== DIRECTIVE ==
Turn every line of the material below into a JSON list of strings, one string per line, skipping blank lines and leaving the pictures out.

== DATA TO PROCESS ==

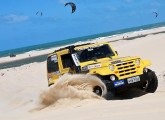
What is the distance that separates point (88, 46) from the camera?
785cm

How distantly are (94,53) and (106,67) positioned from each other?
4.15 ft

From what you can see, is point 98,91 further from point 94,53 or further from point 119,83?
point 94,53

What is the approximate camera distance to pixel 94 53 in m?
7.80

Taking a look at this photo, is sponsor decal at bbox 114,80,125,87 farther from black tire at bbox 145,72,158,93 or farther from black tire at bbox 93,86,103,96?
black tire at bbox 145,72,158,93

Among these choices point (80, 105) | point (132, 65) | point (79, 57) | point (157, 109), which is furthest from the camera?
point (79, 57)

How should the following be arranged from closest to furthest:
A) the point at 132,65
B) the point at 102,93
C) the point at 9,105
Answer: the point at 102,93 → the point at 132,65 → the point at 9,105

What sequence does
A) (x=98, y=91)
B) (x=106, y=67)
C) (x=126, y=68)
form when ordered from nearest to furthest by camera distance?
1. (x=98, y=91)
2. (x=106, y=67)
3. (x=126, y=68)

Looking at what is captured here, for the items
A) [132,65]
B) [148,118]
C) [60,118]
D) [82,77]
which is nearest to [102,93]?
[82,77]

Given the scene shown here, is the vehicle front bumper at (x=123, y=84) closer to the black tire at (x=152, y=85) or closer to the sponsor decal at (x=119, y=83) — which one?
the sponsor decal at (x=119, y=83)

== FINISHED ANSWER ==
[
  "What is the distance that separates point (88, 46) from the camera?",
  "785cm",
  "How distantly are (94,53) and (106,67) positioned from each other?",
  "4.15 ft",
  "From what you can see, is point 98,91 further from point 94,53 or further from point 119,83?",
  "point 94,53",
  "What is the approximate camera distance to pixel 94 53 in m?",
  "7.80",
  "Taking a look at this photo, is sponsor decal at bbox 114,80,125,87 farther from black tire at bbox 145,72,158,93 or farther from black tire at bbox 93,86,103,96?",
  "black tire at bbox 145,72,158,93",
  "Among these choices point (80, 105) | point (132, 65) | point (79, 57) | point (157, 109), which is furthest from the camera?",
  "point (79, 57)",
  "How should the following be arranged from closest to furthest:",
  "A) the point at 132,65",
  "B) the point at 102,93",
  "C) the point at 9,105",
  "Answer: the point at 102,93 → the point at 132,65 → the point at 9,105",
  "What sequence does",
  "A) (x=98, y=91)",
  "B) (x=106, y=67)",
  "C) (x=126, y=68)",
  "form when ordered from nearest to furthest by camera distance?",
  "1. (x=98, y=91)",
  "2. (x=106, y=67)",
  "3. (x=126, y=68)",
  "Looking at what is captured here, for the items",
  "A) [132,65]",
  "B) [148,118]",
  "C) [60,118]",
  "D) [82,77]",
  "which is nearest to [102,93]?",
  "[82,77]",
  "Given the scene shown here, is the vehicle front bumper at (x=123, y=84) closer to the black tire at (x=152, y=85) or closer to the sponsor decal at (x=119, y=83) — which one?",
  "the sponsor decal at (x=119, y=83)"
]